My expectations are always high, but I think realistically – there’s all this positive self-talk with athletes but I’m incapable of bullshitting myself – and I’d felt that training had been good if slightly interrupted. I’d been busy with a lot of things since winning in Kona. I had a couple of overseas trips in January, including two to the US, but I felt, however, that training had been good, and the training I’d done had been to a very high level but I guess I was just a little apprehensive about the fact that I hadn’t raced since Kona. Normally I would have done at least one Olympic-distance race or a half, or a couple of races. I was meant to do Abu Dhabi but I was well short on training, and didn’t feel that I could fly 15hrs to Abu Dhabi, do a race there and then fly back and have the week recovery. I thought it was gonna be too much time out of the lead into Melbourne. So I ended up canning Abu Dhabi which was disappointing.



But, you know, it was funny – I went in with mixed emotions because I’m always confident that I can perform well, although I’m also realistic. I knew it was my first race and I thought that there might be a bit of ring rust. I felt a bit sluggish in the swim, but after that, really, I felt great all day.



It’s an early-season race compared to usual for you, was there a reason you chose to race so early this year?

I think to just knock it out early, get it done six months before Kona and obviously it was in Australia – you know it’s nice to race at home, we hardly get to race at home any more – Sydney’s my home but Melbourne’s only an hour flight away. It was good. You know, the media back here [in Australia] obviously report on what I do in Hawaii and Vegas and whatnot, but I think it was nice for them to see me first hand, so that was part of the reasoning as well.



And it meant that I got to do the build-up at home and the recovery at home. And our daughter’s in school so we felt that by racing in Melbourne the pressure’s off and we don’t have to go to the US for another couple of months now so she can stay in school here a lot longer. So there were a lot of factors pointing towards Melbourne.



Can you talk us through how the race went for you?

Well it was a great field, obviously, that was the first thing. I think the new Kona points ranking system – and obviously Melbourne was a new race and a regional championship – so it’s on a par now with Frankfurt and New York City as the regional championships and only Kona has more prestige, more money and more points. Those next three are, I guess, the next level [down] so you saw a lot of the Europeans coming down on the men’s and women’s side.



On the men’s side we had [Eneko] Llanos come down and [Frederick] Van Lierde and on the girl’s side we had Rachel Joyce and Caroline Steffen so there was a strong European contingent, even though Caroline trains here in the summer.

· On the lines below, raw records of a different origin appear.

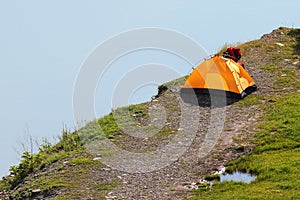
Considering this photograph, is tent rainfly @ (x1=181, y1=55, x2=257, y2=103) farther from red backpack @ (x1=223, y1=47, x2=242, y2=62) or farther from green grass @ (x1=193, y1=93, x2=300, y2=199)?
green grass @ (x1=193, y1=93, x2=300, y2=199)

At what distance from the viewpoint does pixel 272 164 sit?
13.7 meters

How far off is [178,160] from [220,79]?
6107mm

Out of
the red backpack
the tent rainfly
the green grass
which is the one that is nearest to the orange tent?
the tent rainfly

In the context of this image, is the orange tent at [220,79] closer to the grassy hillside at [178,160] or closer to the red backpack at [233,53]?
the grassy hillside at [178,160]

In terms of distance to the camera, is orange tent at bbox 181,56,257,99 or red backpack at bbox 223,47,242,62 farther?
red backpack at bbox 223,47,242,62

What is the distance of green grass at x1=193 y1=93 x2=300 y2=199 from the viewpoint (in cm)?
1227

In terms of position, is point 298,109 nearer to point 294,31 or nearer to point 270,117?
point 270,117

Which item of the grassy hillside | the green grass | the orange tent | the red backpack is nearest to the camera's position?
the green grass

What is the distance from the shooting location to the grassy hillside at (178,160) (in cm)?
1320

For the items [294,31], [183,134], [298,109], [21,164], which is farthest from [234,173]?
[294,31]

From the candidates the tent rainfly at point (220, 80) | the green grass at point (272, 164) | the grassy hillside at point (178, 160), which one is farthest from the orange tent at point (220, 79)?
the green grass at point (272, 164)

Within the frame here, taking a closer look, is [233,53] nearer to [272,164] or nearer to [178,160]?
[178,160]

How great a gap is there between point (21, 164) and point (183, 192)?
5.71m

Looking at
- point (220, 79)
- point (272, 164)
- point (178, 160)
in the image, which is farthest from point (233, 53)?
point (272, 164)
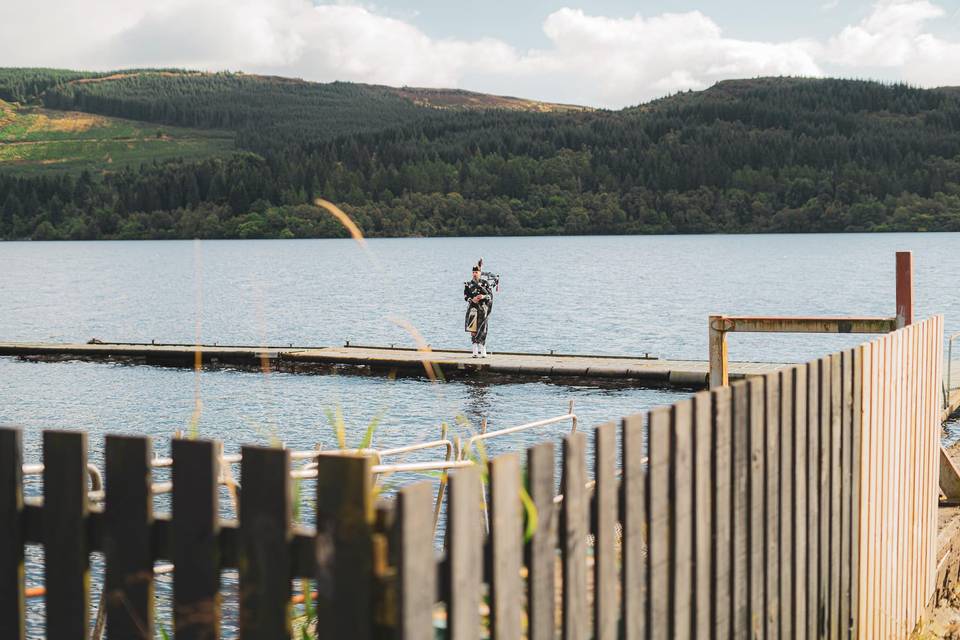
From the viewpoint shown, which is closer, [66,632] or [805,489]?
[66,632]

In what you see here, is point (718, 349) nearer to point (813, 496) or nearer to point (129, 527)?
point (813, 496)

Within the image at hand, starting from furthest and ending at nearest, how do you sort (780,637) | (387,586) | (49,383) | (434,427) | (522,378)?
(49,383), (522,378), (434,427), (780,637), (387,586)

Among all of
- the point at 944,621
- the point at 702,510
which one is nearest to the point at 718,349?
the point at 944,621

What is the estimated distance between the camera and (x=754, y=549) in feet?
12.4

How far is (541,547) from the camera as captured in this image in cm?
263

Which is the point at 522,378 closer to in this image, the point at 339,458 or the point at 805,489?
the point at 805,489

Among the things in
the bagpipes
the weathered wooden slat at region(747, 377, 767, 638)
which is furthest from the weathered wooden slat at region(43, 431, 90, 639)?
the bagpipes

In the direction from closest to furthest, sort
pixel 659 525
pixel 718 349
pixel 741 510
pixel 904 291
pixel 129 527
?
pixel 129 527 → pixel 659 525 → pixel 741 510 → pixel 904 291 → pixel 718 349

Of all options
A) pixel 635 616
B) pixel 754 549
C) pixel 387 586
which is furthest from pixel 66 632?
pixel 754 549

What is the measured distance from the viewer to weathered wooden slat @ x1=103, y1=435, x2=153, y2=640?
2594 millimetres

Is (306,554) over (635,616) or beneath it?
over

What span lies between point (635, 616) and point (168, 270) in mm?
150261

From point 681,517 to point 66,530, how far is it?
157 cm

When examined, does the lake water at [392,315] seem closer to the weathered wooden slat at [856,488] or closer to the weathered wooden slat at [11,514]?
the weathered wooden slat at [11,514]
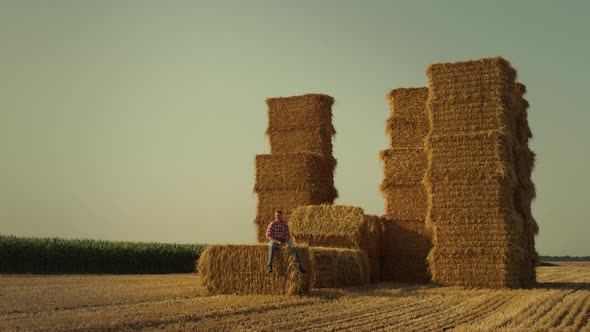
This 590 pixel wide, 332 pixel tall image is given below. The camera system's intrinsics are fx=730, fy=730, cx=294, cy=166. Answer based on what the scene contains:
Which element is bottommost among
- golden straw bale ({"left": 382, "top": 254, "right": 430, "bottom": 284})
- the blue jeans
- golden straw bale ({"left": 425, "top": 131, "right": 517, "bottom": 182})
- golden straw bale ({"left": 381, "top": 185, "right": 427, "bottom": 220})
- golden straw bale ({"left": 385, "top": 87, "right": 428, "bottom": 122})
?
golden straw bale ({"left": 382, "top": 254, "right": 430, "bottom": 284})

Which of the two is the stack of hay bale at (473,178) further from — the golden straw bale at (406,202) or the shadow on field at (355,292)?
the golden straw bale at (406,202)

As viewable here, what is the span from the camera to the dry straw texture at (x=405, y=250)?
2025 centimetres

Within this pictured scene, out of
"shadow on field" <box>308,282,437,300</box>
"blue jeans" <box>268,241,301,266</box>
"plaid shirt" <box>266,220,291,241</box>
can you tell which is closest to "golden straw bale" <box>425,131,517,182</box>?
"shadow on field" <box>308,282,437,300</box>

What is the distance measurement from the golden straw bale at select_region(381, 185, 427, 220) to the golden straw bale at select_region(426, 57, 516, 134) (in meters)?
2.94

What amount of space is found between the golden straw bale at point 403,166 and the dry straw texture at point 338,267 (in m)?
2.78

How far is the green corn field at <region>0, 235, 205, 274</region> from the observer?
27.9 meters

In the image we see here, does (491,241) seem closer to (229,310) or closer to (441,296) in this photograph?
(441,296)

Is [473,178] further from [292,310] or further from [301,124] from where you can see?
[292,310]

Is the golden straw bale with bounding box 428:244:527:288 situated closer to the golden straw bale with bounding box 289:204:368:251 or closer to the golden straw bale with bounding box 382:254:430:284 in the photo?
the golden straw bale with bounding box 289:204:368:251

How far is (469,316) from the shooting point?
10.7 meters

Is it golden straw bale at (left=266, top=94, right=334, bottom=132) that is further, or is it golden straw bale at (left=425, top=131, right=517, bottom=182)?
golden straw bale at (left=266, top=94, right=334, bottom=132)

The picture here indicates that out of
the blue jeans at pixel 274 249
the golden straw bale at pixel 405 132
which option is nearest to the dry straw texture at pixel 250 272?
the blue jeans at pixel 274 249

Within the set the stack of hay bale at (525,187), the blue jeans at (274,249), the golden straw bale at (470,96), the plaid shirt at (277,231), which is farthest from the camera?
the stack of hay bale at (525,187)

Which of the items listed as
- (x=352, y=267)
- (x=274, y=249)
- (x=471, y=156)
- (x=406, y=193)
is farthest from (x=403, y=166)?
(x=274, y=249)
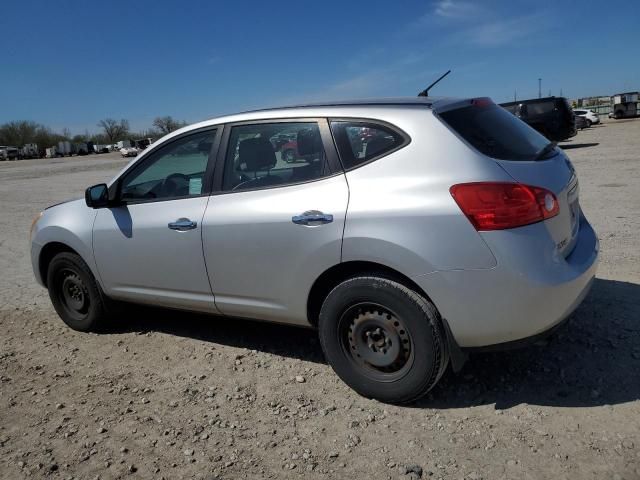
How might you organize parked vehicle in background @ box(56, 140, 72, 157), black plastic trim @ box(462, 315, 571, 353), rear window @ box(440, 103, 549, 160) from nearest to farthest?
1. black plastic trim @ box(462, 315, 571, 353)
2. rear window @ box(440, 103, 549, 160)
3. parked vehicle in background @ box(56, 140, 72, 157)

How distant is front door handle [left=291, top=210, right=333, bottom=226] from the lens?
10.3 feet

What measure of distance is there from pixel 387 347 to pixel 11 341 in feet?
11.6

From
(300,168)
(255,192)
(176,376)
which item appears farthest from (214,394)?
(300,168)

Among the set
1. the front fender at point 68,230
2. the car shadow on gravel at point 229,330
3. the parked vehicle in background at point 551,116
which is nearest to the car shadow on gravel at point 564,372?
the car shadow on gravel at point 229,330

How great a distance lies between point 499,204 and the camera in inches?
109

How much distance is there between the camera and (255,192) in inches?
139

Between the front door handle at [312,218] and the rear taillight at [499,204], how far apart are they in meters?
0.74

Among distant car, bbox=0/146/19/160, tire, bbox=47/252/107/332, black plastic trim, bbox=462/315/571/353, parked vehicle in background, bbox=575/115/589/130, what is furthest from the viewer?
distant car, bbox=0/146/19/160

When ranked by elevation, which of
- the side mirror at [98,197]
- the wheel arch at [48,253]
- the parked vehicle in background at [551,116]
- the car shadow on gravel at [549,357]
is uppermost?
the parked vehicle in background at [551,116]

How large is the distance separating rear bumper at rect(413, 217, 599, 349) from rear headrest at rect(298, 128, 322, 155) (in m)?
1.08

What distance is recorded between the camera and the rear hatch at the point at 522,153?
292cm

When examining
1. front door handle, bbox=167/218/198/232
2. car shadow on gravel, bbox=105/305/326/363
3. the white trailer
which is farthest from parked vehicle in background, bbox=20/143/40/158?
front door handle, bbox=167/218/198/232

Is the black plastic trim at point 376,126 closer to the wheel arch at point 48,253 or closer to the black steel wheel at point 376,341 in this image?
the black steel wheel at point 376,341

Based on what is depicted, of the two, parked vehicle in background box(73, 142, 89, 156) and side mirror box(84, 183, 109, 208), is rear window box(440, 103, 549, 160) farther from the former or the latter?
parked vehicle in background box(73, 142, 89, 156)
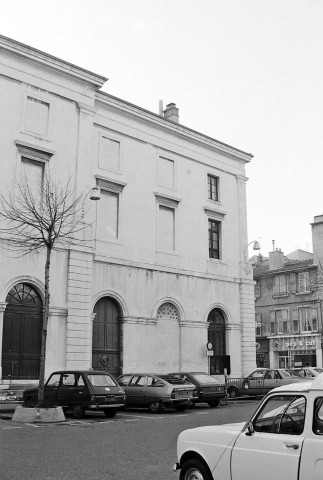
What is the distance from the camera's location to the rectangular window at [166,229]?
31.0 meters

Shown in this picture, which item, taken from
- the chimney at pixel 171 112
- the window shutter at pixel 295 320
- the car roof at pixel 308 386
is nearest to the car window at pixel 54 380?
the car roof at pixel 308 386

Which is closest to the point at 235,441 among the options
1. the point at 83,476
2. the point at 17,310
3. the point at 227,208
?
the point at 83,476

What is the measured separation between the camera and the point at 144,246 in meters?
29.8

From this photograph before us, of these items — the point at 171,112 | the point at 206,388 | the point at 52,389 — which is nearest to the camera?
the point at 52,389

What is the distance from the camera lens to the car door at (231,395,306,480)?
5.76 metres

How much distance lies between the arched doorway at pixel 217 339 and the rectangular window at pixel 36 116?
1425 cm

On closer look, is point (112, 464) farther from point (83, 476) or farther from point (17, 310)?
point (17, 310)

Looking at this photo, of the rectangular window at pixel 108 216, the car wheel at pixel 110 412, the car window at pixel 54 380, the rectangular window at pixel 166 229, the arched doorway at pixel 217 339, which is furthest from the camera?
the arched doorway at pixel 217 339

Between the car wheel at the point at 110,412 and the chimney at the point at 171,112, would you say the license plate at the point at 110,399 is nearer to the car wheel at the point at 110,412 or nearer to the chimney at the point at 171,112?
the car wheel at the point at 110,412

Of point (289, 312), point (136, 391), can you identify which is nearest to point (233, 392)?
point (136, 391)

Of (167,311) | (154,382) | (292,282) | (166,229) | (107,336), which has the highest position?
(292,282)

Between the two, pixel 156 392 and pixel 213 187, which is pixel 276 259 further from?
pixel 156 392

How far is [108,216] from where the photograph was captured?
2839 centimetres

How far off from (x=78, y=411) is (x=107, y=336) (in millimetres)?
9697
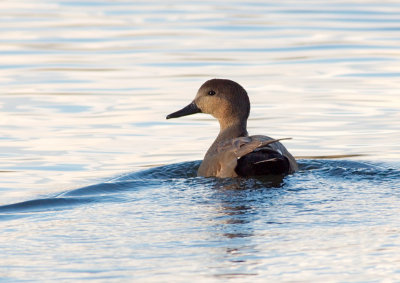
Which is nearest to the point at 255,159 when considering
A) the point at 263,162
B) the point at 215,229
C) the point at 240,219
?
the point at 263,162

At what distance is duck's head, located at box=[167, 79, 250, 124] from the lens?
10.8m

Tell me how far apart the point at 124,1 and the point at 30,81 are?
9911mm

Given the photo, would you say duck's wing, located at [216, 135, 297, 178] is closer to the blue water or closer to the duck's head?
the blue water

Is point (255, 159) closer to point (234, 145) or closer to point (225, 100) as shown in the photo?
point (234, 145)

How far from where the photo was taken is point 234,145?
9.58 meters

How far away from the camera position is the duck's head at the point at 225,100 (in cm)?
1077

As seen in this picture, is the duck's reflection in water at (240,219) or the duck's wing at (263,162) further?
the duck's wing at (263,162)

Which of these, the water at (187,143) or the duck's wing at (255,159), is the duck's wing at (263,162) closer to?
the duck's wing at (255,159)

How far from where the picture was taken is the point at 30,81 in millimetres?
15258

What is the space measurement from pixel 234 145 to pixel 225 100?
136 cm

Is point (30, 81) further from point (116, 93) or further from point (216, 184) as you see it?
point (216, 184)

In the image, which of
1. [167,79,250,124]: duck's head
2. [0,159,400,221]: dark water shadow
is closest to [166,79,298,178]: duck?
[167,79,250,124]: duck's head

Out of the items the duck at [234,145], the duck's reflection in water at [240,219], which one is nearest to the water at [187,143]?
the duck's reflection in water at [240,219]

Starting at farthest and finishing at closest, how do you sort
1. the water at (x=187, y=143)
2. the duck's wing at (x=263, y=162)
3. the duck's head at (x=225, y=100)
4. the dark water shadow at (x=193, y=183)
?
the duck's head at (x=225, y=100) → the duck's wing at (x=263, y=162) → the dark water shadow at (x=193, y=183) → the water at (x=187, y=143)
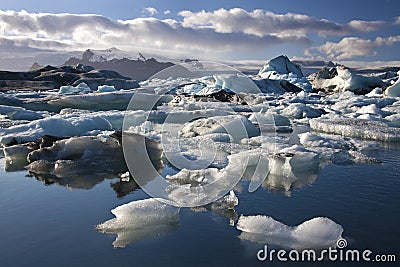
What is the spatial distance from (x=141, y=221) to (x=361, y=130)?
692 centimetres

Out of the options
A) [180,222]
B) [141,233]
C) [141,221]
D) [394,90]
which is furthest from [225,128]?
[394,90]

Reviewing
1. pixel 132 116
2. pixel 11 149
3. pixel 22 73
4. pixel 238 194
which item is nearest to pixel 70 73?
pixel 22 73

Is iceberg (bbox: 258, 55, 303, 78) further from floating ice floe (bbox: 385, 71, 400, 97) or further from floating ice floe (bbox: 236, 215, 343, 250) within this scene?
floating ice floe (bbox: 236, 215, 343, 250)

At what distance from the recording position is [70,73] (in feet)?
133

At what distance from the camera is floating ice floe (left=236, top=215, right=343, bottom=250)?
2666 millimetres

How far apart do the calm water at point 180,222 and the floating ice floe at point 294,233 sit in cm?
12

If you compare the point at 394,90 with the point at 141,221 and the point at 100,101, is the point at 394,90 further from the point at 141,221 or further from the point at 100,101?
the point at 141,221

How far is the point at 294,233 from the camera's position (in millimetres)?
2771

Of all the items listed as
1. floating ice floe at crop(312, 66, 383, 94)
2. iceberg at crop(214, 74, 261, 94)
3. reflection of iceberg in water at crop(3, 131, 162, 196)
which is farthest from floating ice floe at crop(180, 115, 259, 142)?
floating ice floe at crop(312, 66, 383, 94)

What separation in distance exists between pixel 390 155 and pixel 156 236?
16.2ft

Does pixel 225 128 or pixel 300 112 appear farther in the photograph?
pixel 300 112

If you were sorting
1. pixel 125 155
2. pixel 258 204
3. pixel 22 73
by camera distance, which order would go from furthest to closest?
pixel 22 73 → pixel 125 155 → pixel 258 204

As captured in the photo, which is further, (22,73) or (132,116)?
(22,73)

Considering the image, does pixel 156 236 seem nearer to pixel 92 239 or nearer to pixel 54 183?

I think when the Europeans travel this far this early in the year you know they’re gonna be in great shape and I always expect nothing less from athletes like Eneko and Frederick anyway, they’re always very well prepared.



Plus, you know, a combination of things, the start list – Cameron Brown was on there – and he would have done Ironman New Zealand but that was shortened because of the weather so I knew he was gonna be tough to beat from the get go. In March every year for a decade he’s won Ironman New Zealand and he’s beaten all comers at that race, you know, Pete Sandvang, Tim DeBoom – whoever’s been rolled out in Ironman New Zealand, he’s beaten them. [Norman] Stadler went down there. So he’s always in great shape, he prepares very well in New Zealand so I knew he’d be tough, and a whole lot of Aussies, you know, Luke Bell, Paul Matthews, Joe Gambles, guys who have won 70.3s and mightn’t have been on the tip of everybody’s tongue but are certainly in great form. You know, names don’t count for much when the gun goes off, particularly in Ironman, what mainly counts is your level of preparation and I knew all the boys were fit, they’d done a few races, some had done Abu Dhabi, some had done a few 70.3s.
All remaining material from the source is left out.